14 Ekim 2008 Salı

Japonlar, Londra, Roma Ya Da Koca... Bilemedim :))


Yaz ortasından bu yana çalışmayan bir insan olarak zamanla yarışıyorum. Kim kime daha fazla hükmedecek diye delice bir savaş var aramızda. Gören holding yönetiyorum ve arada üç çocuk bakıyorum zanneder!
Ben bunu hep yapıyorum; kazanamayacağımı bile bile savaşıyorum. İnadımdan, ona buna değil de daha çok kendime inadımdan bin parçaya bölünüyorum. Bazen tüm uzuvlarım şehrin orasına burasına dağılıyor da, gece olup yatağıma uzandığımda bana geri dönüyorlar gibi hissediyorum. Ancak böyle yaşadığımda içimdeki huzursuzluktan az buçuk sıyrılıyorum. Aksi durumda kulağıma abuk subuk şeyler fısıldayan iç sesimle başa çıkmam imkansız. Gavurun evladı iki dakika susmuyor. Vıdı vıdı yedi bitirdi beni. Amma fazla düşünmeye başladım geleceği, yoksa yaşlanıyor muyum ne?

Dün gece kitap okuyordum. Okudum, okudum ve iki üç sayfa sonra kendimi olmadık bir senaryo yazarken buldum! Gözlerim satırlarda, ben neredeydim acaba? Yuh dedim içimden, insan kendine bunu neden yapar? Japonlar Hakan'la anlaşamazsa ölecek değilim ya, en kötü ihtimalle Londra'ya dönerim. Olmadı Roma'da yaşarım, kime ne? Hatta Sapanca'ya yerleşip, Emine teyzenin oğluyla evlenirim. Kocam bakar bana, onun evcil insanı olurum:))

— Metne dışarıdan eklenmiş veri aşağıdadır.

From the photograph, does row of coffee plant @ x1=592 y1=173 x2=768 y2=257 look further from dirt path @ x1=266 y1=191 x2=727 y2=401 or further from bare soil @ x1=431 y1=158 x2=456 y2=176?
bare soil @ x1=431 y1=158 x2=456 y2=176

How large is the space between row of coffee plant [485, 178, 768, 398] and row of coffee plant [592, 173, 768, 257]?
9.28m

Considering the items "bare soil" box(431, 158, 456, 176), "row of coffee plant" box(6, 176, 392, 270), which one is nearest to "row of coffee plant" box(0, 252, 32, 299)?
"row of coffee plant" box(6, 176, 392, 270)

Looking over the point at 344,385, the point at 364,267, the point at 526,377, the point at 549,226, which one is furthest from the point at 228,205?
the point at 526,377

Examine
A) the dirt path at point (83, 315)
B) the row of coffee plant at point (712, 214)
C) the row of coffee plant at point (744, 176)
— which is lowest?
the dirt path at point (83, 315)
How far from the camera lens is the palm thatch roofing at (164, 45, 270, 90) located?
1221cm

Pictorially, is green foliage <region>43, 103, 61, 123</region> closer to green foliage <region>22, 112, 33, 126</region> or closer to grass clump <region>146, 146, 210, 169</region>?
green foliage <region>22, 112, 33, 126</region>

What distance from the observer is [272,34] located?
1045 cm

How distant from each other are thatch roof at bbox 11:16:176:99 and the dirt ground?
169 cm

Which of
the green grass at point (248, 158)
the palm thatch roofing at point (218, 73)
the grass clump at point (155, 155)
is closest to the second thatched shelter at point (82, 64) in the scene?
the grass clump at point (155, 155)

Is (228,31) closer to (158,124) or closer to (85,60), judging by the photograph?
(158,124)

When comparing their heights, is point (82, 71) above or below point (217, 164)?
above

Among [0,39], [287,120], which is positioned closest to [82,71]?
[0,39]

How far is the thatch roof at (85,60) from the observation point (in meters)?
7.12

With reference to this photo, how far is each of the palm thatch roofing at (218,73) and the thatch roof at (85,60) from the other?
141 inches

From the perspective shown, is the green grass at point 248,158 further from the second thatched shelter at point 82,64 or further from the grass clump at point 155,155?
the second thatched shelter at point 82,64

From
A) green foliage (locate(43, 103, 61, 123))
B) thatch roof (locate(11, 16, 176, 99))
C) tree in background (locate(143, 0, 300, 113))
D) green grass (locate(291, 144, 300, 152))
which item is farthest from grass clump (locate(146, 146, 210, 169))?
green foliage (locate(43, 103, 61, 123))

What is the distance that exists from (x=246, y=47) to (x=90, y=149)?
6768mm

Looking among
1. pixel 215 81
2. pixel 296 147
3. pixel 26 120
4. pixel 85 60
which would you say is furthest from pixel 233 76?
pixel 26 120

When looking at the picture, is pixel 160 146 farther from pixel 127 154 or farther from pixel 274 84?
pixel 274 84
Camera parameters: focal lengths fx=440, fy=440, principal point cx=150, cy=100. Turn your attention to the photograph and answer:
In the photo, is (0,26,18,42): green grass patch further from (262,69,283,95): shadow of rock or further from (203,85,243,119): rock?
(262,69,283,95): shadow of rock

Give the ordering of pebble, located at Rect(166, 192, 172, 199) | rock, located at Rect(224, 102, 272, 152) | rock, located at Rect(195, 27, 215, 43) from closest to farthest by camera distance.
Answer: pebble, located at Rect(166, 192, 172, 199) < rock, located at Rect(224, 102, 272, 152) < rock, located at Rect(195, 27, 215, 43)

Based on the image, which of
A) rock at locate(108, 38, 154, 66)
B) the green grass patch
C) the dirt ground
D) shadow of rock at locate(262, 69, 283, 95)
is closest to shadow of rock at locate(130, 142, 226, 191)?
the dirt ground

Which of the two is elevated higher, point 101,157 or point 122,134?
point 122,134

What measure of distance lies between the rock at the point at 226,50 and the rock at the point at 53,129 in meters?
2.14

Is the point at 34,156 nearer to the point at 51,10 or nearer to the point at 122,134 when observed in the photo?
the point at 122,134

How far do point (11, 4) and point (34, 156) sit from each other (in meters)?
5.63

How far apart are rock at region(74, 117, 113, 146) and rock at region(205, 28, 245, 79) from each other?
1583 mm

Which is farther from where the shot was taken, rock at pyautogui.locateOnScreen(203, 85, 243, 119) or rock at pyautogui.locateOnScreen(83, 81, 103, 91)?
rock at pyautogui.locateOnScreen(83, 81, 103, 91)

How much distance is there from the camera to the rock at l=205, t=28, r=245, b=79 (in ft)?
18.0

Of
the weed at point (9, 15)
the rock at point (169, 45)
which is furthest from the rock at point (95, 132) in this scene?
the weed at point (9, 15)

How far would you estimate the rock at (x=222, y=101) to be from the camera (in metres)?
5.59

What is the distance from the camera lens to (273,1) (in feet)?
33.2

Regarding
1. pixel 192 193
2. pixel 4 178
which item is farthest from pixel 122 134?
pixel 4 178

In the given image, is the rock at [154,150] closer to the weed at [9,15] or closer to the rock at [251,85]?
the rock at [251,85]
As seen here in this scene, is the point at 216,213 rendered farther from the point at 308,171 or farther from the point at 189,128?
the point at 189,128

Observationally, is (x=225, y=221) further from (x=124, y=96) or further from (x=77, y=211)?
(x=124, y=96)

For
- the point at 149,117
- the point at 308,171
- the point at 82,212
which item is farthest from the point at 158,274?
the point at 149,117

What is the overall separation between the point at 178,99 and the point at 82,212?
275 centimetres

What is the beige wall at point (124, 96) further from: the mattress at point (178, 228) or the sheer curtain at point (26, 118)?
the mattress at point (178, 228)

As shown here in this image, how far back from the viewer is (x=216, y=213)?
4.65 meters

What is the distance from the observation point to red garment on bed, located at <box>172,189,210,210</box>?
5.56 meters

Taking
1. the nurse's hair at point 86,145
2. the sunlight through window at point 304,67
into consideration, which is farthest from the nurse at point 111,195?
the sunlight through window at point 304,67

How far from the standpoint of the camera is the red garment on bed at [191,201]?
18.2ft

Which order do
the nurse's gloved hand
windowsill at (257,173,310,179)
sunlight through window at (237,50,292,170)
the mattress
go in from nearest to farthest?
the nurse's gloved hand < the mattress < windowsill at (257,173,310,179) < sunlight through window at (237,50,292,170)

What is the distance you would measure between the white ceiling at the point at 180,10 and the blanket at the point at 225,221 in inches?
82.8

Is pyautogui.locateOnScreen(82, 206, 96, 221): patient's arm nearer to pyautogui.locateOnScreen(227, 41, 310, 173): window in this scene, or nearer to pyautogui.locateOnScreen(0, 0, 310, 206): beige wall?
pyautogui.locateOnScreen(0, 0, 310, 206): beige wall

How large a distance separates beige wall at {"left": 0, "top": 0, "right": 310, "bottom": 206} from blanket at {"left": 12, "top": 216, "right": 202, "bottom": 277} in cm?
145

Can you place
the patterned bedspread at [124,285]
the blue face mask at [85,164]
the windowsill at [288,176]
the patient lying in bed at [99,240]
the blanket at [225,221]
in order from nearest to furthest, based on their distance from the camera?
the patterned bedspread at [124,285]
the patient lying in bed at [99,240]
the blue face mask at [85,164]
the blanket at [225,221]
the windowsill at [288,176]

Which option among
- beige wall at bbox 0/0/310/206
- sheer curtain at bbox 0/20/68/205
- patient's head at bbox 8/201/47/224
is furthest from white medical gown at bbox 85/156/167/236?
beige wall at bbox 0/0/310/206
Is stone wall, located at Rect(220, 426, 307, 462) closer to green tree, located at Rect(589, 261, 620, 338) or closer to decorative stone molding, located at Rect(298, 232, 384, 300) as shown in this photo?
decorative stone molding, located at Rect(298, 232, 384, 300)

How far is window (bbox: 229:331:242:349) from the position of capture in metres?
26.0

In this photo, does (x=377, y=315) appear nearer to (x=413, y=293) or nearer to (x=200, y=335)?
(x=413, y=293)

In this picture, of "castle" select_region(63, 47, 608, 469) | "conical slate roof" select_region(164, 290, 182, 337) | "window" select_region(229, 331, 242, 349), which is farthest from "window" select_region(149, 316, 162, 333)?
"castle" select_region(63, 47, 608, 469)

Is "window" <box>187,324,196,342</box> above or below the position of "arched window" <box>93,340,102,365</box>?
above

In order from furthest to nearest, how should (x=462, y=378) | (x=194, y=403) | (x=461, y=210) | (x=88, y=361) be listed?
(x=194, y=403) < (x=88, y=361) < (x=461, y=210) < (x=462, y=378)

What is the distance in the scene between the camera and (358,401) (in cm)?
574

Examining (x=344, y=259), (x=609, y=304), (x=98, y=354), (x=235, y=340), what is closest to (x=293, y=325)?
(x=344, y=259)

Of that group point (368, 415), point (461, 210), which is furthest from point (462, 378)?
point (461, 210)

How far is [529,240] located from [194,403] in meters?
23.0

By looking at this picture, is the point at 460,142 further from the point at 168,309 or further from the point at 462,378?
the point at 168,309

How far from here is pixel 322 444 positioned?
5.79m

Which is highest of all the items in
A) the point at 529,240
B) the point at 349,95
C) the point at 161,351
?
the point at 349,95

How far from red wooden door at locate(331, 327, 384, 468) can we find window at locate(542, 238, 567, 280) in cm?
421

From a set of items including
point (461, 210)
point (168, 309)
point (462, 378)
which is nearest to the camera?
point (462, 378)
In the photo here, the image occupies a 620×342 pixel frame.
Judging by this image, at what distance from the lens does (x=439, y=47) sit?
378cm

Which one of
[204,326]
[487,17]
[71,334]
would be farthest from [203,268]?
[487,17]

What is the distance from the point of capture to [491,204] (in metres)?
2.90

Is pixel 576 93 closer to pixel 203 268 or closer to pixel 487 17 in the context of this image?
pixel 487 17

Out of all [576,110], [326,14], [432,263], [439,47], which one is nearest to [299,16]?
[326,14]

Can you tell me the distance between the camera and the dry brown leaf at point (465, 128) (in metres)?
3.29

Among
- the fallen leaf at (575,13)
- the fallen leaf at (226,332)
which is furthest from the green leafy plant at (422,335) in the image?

Yarın Burhan'la tarihi yarımada turu atıp bütün bu düşüncelerden sıyrılacağım. İstanbul'u ilk kez görüyormuş gibi bırakacağım kendimi gün ışığına. Yarabbim şükürler olsun güneş kremi sezonu geçti diye sevineceğim. Güzel bir Türk Kahvesi içeceğim, kitapçıda oyalanacağım. Hatta adama hala getirmediği kitaplar için serzenişte bulunacağım.
Perşembe günü de Beyoğlu'nda gezeriz. Film seyrederiz. Belki Mert'in yeni evine güle güle otur demeye giderim. Sonra? Sonrası İsis'e* emanet:))
*İsis, pek sevdiğimiz bir Tanrıça. Meraklıları için bakınız Mitoloji Sözlüğü, Azra Erhat.